When using the ODBC operator in TPT to extract Unicode data from external sources such as Oracle, MySQL, PostgreSQL, SQL Server, or DB2, and specifying the UTF8 session character set, extra care must be taken to define VARCHAR/CHAR lengths in the DEFINE SCHEMA block.
- Data length mismatch
- Invalid data translation or truncation
- Row discarded due to data conversion error
Set the attribute 'TruncateData' to 'Yes' to circumvent these runtime errors. See "TruncateData" attribute description in Required and Optional Attributes.

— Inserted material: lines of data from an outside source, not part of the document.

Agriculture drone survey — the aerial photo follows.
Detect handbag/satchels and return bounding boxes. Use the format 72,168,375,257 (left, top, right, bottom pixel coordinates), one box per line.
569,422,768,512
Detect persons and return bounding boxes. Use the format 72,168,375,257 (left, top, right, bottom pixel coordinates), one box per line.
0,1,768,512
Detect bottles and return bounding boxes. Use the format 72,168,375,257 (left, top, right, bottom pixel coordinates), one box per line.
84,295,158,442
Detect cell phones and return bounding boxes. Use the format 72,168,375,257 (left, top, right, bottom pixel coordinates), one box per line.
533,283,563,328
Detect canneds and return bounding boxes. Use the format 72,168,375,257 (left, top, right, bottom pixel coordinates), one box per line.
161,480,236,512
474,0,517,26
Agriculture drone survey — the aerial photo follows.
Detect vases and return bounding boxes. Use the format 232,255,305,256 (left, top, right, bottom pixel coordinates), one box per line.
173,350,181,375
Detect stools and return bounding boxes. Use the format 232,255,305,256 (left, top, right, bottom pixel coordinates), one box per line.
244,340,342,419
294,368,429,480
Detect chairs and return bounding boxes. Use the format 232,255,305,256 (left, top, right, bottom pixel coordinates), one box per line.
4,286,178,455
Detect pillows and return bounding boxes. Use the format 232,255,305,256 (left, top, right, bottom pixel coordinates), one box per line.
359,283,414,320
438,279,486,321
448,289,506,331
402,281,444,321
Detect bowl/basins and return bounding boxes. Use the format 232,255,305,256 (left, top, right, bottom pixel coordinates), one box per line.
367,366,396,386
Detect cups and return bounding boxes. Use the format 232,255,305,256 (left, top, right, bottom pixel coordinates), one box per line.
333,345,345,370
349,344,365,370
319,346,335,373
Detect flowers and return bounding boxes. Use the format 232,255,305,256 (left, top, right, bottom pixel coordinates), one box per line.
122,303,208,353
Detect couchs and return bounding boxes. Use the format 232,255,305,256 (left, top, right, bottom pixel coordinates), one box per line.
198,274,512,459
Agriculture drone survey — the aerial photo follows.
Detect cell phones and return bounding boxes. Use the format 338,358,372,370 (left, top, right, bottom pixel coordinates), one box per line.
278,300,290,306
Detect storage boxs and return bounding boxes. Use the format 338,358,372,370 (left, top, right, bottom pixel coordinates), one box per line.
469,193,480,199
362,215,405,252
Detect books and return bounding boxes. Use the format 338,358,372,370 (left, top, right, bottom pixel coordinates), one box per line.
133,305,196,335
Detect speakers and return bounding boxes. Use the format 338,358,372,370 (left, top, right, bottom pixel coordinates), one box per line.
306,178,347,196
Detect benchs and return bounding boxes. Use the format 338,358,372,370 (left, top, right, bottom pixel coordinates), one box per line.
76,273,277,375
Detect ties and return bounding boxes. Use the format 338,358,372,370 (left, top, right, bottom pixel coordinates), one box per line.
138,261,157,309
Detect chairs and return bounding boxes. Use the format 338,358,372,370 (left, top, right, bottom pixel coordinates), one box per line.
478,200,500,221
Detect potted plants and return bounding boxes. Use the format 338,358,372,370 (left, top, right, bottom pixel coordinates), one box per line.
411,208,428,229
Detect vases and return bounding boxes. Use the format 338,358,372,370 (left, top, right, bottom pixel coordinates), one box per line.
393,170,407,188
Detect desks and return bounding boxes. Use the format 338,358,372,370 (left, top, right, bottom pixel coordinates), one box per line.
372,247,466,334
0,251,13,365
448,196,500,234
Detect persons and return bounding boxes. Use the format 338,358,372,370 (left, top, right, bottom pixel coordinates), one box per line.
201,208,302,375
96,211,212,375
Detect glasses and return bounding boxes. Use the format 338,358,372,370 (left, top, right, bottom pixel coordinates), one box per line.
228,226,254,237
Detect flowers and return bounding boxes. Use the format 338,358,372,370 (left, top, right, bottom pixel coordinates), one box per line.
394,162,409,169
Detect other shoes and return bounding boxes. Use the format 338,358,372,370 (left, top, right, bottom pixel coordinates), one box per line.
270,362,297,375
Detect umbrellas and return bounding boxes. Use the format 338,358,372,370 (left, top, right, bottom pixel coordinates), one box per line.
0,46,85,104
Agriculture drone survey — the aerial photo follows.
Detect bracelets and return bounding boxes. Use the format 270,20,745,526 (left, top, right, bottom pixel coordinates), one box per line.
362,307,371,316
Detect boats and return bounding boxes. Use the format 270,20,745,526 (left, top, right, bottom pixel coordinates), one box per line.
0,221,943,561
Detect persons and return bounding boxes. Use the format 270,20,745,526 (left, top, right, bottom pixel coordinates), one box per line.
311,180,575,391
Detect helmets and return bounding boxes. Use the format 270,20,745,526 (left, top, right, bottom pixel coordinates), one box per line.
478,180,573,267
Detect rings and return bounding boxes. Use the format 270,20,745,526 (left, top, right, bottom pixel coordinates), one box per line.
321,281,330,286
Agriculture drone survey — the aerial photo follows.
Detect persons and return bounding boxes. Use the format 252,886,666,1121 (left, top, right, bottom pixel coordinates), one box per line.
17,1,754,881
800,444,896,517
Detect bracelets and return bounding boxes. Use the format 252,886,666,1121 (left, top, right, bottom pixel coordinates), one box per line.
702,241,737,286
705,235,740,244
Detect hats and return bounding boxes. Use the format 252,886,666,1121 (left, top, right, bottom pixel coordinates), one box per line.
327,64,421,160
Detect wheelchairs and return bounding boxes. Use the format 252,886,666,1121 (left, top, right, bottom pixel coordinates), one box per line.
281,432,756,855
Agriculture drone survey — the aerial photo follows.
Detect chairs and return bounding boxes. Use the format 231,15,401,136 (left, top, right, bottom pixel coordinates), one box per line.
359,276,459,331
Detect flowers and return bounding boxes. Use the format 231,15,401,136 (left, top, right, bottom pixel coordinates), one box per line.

Teradata recommends manually defining VARCHAR/CHAR lengths up to 4 times the original character length to safely accommodate full UTF8 encoding range (e.g., CJK, emojis). This is particularly important when dealing with multilingual content or character sets outside the Basic Multilingual Plane (BMP).
Example:
| Source Column | Column_Name | VARCHAR(100) (in Oracle, MySQL, etc.) |
| TPT DEFINE SCHEMA | Columnn_Name | VARCHAR(400) |
Be aware that the total row width in the DEFINE SCHEMA must still respect TPT's maximum row size limit (typically 1MB) and that VARCHAR/CHAR size in the schema does not exceed 64,000 bytes.